Das neue Allzeithoch wurde im frühen Geschäft bei 281 Franken markiert, so dass sich in der Spitze ein Plus von beinahe 22 Prozent ergab. Sie lassen damit das bisherige Rekordhoch von Mitte April weit hinter sich zurück. Damals wurden Kurse von bis zu 234 Franken bezahlt.
Für Rückenwind sorgt einerseits das besser als erwartete Abschneiden des US-Mitbewerbers Lumentum im vergangenen Quartal. Nicht zuletzt auch von den Aussagen der Amerikaner zum Geschäft mit Optical Circuit Switches werden in hiesigen Analystenkreisen ermutigende Rückschlüsse auf die ähnlich gelagerten Aktivitäten von Huber+Suhner gezogen.
So fühlt sich etwa der für die Zürcher Kantonalbank tätige Analyst Bernd Laux in seiner positiven Haltung für die Aktien bestätigt. Andererseits ist da auch noch eine kräftige Kurszielerhöhung durch den Berufskollegen Tommaso Operto von der UBS. Operto schätzt, dass Huber+Suhner alleine im margenstarken Markt für Optical Circuit Switches Umsätze von bis zu 400 Millionen Franken winken könnten. Darauf abgestützt hebt er sein Zwölf-Monats-Kursziel auf 320 von 230 Franken massiv an und bestätigt seine Kaufempfehlung für die Aktien.

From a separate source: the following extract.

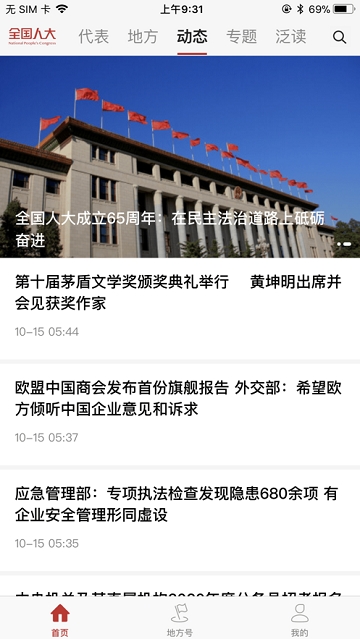 全国人大app图3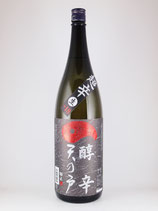 天の戸　超辛+18《生》　1800ml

Nimmt man das neue Allzeithoch bei 281 zum Massstab, haben Huber+Suhner seit Jahresbeginn rund 94 Prozent zugelegt, dies nachdem bereits im Vorjahr beinahe eine Kursverdoppelung gelang. Börsenbeobachtern zufolge müssen die Valoren die jüngsten Kursavancen vermutlich erst einmal verdauen. Sobald dies geschehen ist, seien aber nochmals höhere Notierungen möglich.